Le Dimethyl Fumarate (Tecfidera®) est approuvé en Europe, comme traitement de première ligne, depuis février 2014, à la dose de 240 mg deux fois par jour. Ce médicament est très voisin d’un produit utilisé depuis plus de 20 ans en Allemagne dans le traitement d’une maladie dysimmunitaire de la peau (le psoriasis). Le mécanisme d’action exact n’est pas parfaitement connu mais des données multiples confirment une action immuno-modulatrice et anti-inflammatoire. Des arguments en faveur d’un effet neuroprotecteur par réduction du stress oxydatif ont été démontrés. Deux grands essais internationaux multicentriques ont confirmé un impact très favorable sur la fréquence des poussées et sur les paramètres IRM. Les effets indésirables les plus fréquents sont digestifs et sous la forme d’une rougeur cutanée diffuse (« flush ») peu après la prise du médicament. Ces effets s’atténuent au cours du temps et sont limités lorsque le traitement est instauré de manière progressive avec une prise au moment des repas. Une surveillance des paramètres sanguins (taux de lymphocytes et tests hépatiques) est nécessaire.
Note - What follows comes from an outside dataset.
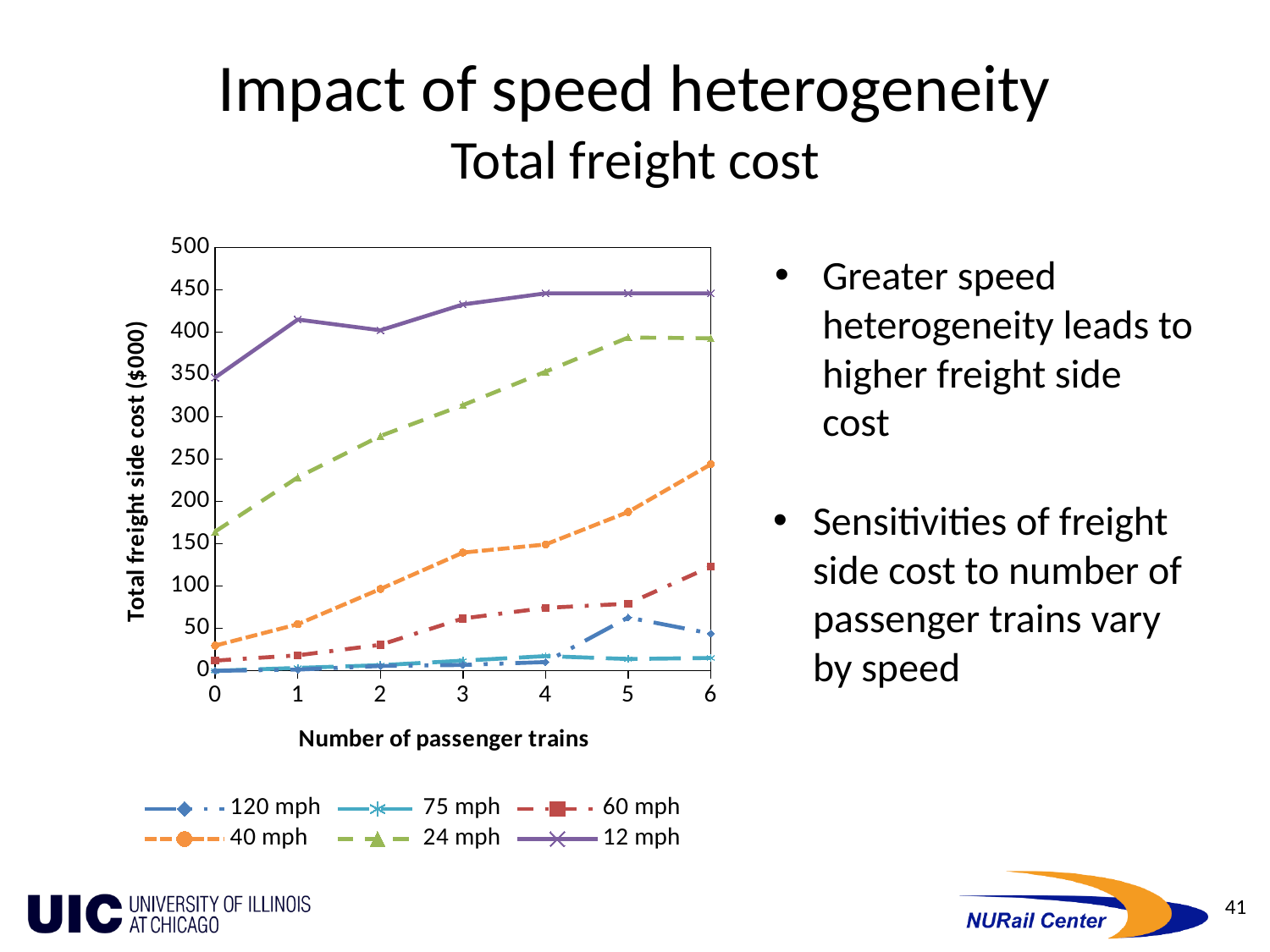
Is the value for 40 mph at 6 passenger trains greater or less than 200? greater Which speed series has the lowest total freight side cost at 6 passenger trains? 75 mph Which speed series has the highest total freight side cost at 6 passenger trains? 12 mph How many series does the legend list? 6 How many values of number of passenger trains are plotted along the x axis? 7 Is the value for 12 mph at 0 passenger trains greater or less than 300? greater What is the title of the y axis? Total freight side cost ($000) Is the value for 60 mph at 6 passenger trains greater or less than 100? greater At 5 passenger trains, which is larger: the value for 120 mph or the value for 75 mph? 120 mph What kind of chart is shown on the slide? line chart Does the 24 mph series rise or fall as the number of passenger trains increases from 0 to 5? rise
Récemment, de manière exceptionnelle heureusement, des cas d’infection cérébrale grave par un virus (leucoencéphalopathie multifocale progressive due à une infection par le virus JC) ont été décrits. Une surveillance régulière est indispensable.
Et d’autres pistes…
D’autres médicaments ont été testés ou sont toujours en cours d’évaluation. Le Laquinimod a montré des effets très intéressants sur les paramètres d’atrophie mais son impact sur la fréquence des poussées n’a pas été jugé suffisant. Des molécules de seconde génération qui agissent sur des sous-groupes des récepteurs S1P sont également à l’étude. On peut également mentionner des essais avec de hautes doses d’hypolipémiants (statines) et un produit (Firategrast) qui exerce un effet de blocage sur l’entrée des lymphocytes dans le système nerveux central, tout comme le Natalizumab (Tysabri®).
Grâce à la recherche, l’arsenal thérapeutique s’enrichit constamment et permettra, à court et moyen terme, de proposer aux patients des thérapies plus ciblées, plus confortables, et plus personnalisées.